The annual survival rates of males and females differ with females having higher overall survivorship but with males having greater longevity. Beyond the first decade, survivorship was high in both males (96.2%) and females (95.2%). Male survivorship was below the predicted average for years between 1 8-30 when most are maturing and seeking breeding access to females. Reduced survivorship in this period may have resulted from injuries or mortality from male combat. Under average conditions, cohort generation time (Tc) was 26.3 years and the rate of population increase was 3 .0%. Under favourable conditions of rapid growth and early breeding, cohort generation time dropped to 20.7 years and the rate of population increase was 7.9%. Unfavourable conditions of slowed growth and average age at maturity left cohort generation time at 26.4 years but the rate of population growth was essentially zero (-0.1 %). High adult survivorship is the key life history trait that enables populations of C. johnstoni to persist through periods of adverse environmental conditions by demographic stasis. Population recruitment appears to be stochastic when sporadic episodes of favourable environmental conditions enhance nest survival and juvenile survivorship to support strong cohorts.

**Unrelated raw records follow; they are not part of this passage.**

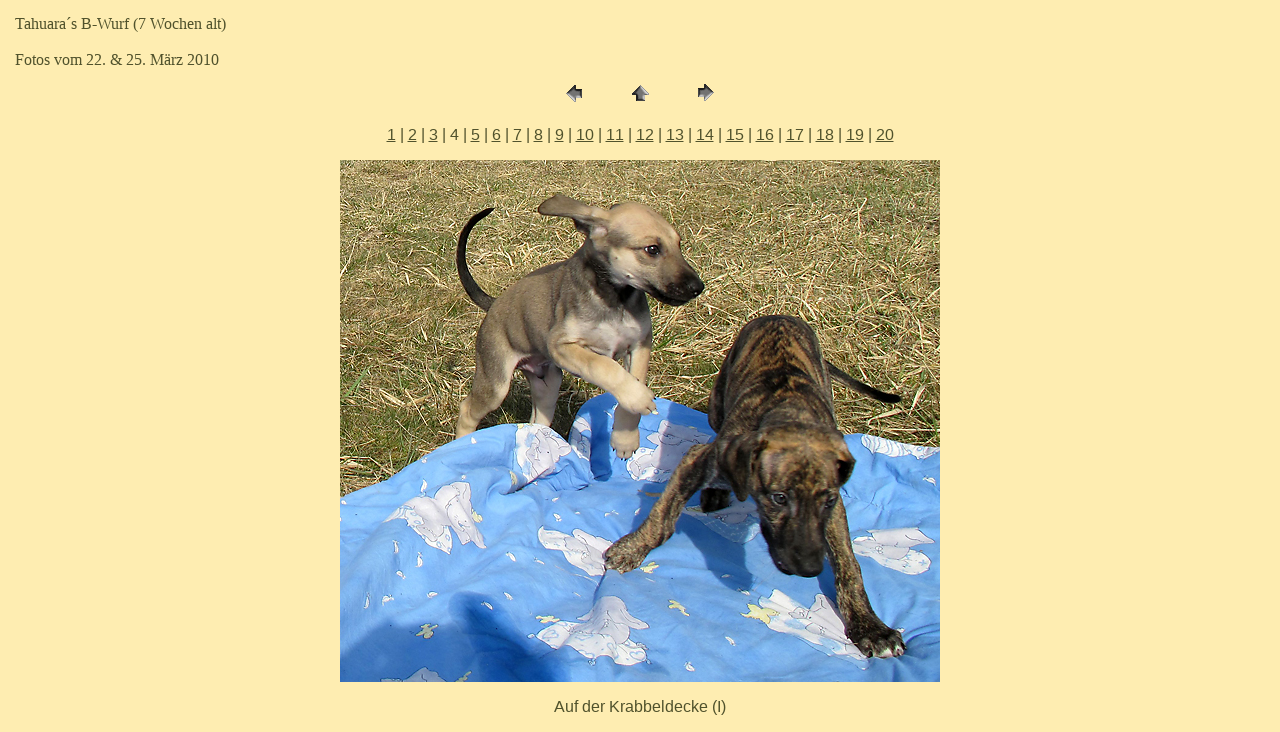

--- FILE ---
content_type: text/html
request_url: http://tahuara-s.de/wuerfe/b_wurf_7wochen/pages/51-Tahuaras-B-knapp-%2360004.html
body_size: 986
content:
<HTML>
	<HEAD>

		<TITLE>51-Tahuaras-B-knapp-#60004</TITLE>
		<META name="generator" content="Adobe Photoshop(R) CS Web-Fotogalerie">
		<META http-equiv="Content-Type" content="text/html; charset=iso-8859-1">
	</HEAD>

<BODY bgcolor=#FEEDB1 text=#50522C link=#50522C vlink=#50522C alink=#50522C>

<TABLE border="0" cellpadding="5" cellspacing="2" width="100%" bgcolor=#FEEDB1>
<TR>
	<TD><FONT size=3 face="Times New Roman, Times, serif">Tahuara&acute;s B-Wurf (7 Wochen alt)<BR>
													<BR>
													Fotos vom 22. &amp; 25. M&auml;rz 2010<BR>
	</FONT>
	</TD>
</TR>
</TABLE>


<CENTER>
<TABLE border="0" cellpadding="0" cellspacing="2" width="200">
<TR>
	<TD width="80" align="center"><A href="50-Tahuaras-B-knapp-%2360003.html"><IMG src="../images/previous.gif" height="30" width="30" border="0" alt="ZurŸck"></A></TD>
	<TD width="80" align="center"><A href="../index.html#4"><IMG src="../images/home.gif" height="30" width="30" border="0" alt="Pos1"></A></TD>
	<TD width="80" align="center"><A href="52-Tahuaras-B-knapp-%2360005.html"><IMG src="../images/next.gif" height="30" width="30" border="0" alt="Weiter"></A></TD>
</TR>
</TABLE>
</CENTER></P>

<DIV ALIGN=CENTER> 
<P><FONT FACE="Arial, Helvetica, Geneva, Swiss, SunSans-Regular" SIZE="3">
<A HREF="48-Tahuaras-B-knapp-%2360001.html">1</A> |
<A HREF="49-Tahuaras-B-knapp-%2360002.html">2</A> |
<A HREF="50-Tahuaras-B-knapp-%2360003.html">3</A> |
	4 |
<A HREF="52-Tahuaras-B-knapp-%2360005.html">5</A> |
<A HREF="53-Tahuaras-B-knapp-%2360006.html">6</A> |
<A HREF="54-Tahuaras-B-knapp-%2360007.html">7</A> |
<A HREF="58-Tahuaras-B-7-Woch%2360008.html">8</A> |
<A HREF="59-Tahuaras-B-7-Woch%2360009.html">9</A> |
<A HREF="60-Tahuaras-B-7-Woch%2360010.html">10</A> |
<A HREF="61-Tahuaras-B-7-Woch%2360011.html">11</A> |
<A HREF="63-Tahuaras-B-7-Woch%2360012.html">12</A> |
<A HREF="64-Tahuaras-B-7-Woch%2360013.html">13</A> |
<A HREF="65-Tahuaras-B-7-Woch%2360014.html">14</A> |
<A HREF="66-Tahuaras-B-7-Woch%2360015.html">15</A> |
<A HREF="67-Tahuaras-B-7-Woch%2360016.html">16</A> |
<A HREF="68-Tahuaras-B-7-Woch%2360017.html">17</A> |
<A HREF="69-Tahuaras-B-7-Woch%2360018.html">18</A> |
<A HREF="70-Tahuaras-B-7-Woch%2360019.html">19</A> |
<A HREF="Bassam.html">20</A> 

</FONT></P>
</DIV>

<P><CENTER><A href="52-Tahuaras-B-knapp-%2360005.html"><IMG src="../images/51-Tahuaras-B-knapp-%2360004.jpg" height="522" width="600" border=0 alt="51-Tahuaras-B-knapp-#60004"></A></CENTER></P>
<P><CENTER>
  <FONT size=3 face=Helvetica>Auf der Krabbeldecke (I)</FONT>
</CENTER></P>
<P><CENTER><FONT size=3 face=Helvetica></FONT></CENTER></P>
<P><CENTER><FONT size=3 face=Helvetica></FONT></CENTER></P>
<P><CENTER><FONT size=3 face=Helvetica></FONT></CENTER></P>
<P><CENTER><FONT size=3 face=Helvetica></FONT></CENTER></P>

</BODY>

</HTML>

A life table response experiment contrasts the demographic traits of a Queensland population of freshwater crocodiles with those of N. T. freshwater crocodiles, estuarine crocodiles, American alligators, American crocodiles and spectacled caimans. Published life table information for each species' survival, fecundity, age at maturity and longevity were compared by matrix projection models. Comparisons included various combinations of survivorship, early or late age-at maturity and large or small fecundity. Sensitivity and elasticity values were calculated to determine whether age at maturity, fecundity, or survivorship had a greater proportional effect on λ, the instantaneous rate of increase.

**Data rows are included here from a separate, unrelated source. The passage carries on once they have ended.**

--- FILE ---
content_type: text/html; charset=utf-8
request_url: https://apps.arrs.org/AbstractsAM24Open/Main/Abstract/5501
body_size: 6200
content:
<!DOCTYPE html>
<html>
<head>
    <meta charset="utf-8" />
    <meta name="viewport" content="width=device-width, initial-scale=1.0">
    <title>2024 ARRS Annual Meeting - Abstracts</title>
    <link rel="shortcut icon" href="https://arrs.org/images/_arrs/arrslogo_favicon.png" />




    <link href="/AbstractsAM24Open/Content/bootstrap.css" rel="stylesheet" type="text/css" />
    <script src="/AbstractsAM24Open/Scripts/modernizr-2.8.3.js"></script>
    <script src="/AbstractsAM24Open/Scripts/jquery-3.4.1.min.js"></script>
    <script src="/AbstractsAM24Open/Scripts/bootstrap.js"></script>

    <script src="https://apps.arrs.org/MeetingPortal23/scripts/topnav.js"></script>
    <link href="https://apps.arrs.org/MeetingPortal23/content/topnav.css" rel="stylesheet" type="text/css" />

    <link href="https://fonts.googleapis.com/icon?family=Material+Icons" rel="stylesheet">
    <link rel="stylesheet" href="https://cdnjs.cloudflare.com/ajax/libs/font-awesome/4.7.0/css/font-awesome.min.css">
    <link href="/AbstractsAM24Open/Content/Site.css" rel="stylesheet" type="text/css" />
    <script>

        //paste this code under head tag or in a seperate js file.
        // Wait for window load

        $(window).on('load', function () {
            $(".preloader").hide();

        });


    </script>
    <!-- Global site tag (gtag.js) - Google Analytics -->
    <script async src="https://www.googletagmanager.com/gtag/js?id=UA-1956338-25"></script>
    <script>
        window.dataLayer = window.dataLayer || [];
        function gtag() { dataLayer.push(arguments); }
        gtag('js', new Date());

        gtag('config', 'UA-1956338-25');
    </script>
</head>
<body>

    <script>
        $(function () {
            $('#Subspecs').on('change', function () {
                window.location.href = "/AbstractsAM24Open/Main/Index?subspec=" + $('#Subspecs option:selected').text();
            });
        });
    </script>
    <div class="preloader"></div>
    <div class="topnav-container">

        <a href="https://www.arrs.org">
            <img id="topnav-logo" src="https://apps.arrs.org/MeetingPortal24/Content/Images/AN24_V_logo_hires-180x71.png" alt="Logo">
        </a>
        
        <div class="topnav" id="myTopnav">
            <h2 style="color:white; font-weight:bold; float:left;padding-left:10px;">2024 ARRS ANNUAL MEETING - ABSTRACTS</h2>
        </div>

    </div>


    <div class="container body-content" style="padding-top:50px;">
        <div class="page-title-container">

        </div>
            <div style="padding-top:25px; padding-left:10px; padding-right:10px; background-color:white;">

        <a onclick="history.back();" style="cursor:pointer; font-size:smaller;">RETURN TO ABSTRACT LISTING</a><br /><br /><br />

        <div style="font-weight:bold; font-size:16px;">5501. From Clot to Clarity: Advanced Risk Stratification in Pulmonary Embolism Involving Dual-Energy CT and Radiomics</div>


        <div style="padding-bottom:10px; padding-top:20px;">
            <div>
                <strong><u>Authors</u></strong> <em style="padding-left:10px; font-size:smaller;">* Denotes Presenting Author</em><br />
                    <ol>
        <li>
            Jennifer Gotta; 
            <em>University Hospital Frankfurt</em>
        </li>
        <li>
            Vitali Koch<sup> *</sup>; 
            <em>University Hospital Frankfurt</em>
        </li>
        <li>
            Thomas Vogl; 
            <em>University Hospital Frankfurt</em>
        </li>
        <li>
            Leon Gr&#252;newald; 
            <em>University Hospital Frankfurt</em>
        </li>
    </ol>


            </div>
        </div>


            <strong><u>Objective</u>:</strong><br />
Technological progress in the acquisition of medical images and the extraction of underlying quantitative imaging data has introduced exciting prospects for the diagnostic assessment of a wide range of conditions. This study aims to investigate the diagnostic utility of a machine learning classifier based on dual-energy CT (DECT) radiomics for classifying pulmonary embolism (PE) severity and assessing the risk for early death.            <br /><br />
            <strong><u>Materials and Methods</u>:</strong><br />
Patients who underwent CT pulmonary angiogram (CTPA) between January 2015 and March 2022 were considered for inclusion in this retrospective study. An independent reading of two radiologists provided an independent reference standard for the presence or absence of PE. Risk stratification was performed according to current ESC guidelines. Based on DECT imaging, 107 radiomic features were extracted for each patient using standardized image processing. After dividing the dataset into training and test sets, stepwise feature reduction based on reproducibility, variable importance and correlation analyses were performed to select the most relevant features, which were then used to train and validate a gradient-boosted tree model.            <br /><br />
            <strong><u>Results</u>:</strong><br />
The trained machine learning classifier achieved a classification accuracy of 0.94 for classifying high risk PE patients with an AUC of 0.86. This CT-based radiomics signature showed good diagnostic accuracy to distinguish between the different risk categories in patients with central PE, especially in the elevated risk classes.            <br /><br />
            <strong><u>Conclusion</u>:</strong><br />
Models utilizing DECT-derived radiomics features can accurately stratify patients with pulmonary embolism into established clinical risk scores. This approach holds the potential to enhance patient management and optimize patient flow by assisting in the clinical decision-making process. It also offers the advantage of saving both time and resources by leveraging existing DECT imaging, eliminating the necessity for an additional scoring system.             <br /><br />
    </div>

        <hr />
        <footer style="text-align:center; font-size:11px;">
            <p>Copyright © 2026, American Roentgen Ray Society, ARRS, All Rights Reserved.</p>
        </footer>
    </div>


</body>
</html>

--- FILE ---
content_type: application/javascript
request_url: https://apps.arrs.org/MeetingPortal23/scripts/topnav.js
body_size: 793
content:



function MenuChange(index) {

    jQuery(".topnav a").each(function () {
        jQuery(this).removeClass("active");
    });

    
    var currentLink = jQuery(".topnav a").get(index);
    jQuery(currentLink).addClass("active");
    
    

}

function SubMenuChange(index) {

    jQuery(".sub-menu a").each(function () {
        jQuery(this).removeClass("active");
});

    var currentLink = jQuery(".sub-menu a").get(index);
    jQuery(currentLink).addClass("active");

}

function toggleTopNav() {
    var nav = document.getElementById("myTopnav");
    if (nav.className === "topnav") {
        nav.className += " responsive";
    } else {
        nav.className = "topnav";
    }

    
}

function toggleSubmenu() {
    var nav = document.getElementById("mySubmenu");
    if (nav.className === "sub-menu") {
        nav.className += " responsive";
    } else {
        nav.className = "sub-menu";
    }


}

In general, crocodile populations offset low and variable offspring survival by high adult survival. However, the parameters displayed in C. johnstoni demography (a long life, high adult survival, lower annual reproductive effort, and in particular, delayed maturity) exhibited traits of a bet-hedging strategy more so than the other crocodilians that were examined. In C. johnstoni, two realised life history types were detectable, one in which λ depended on delayed maturity (typified by a Qld. population) and another in which λ depended on early maturity (typified by a N. T. population). The differences were inversely related to nest survivorship, with the Qld population having lower nest mortality than the N. T. population.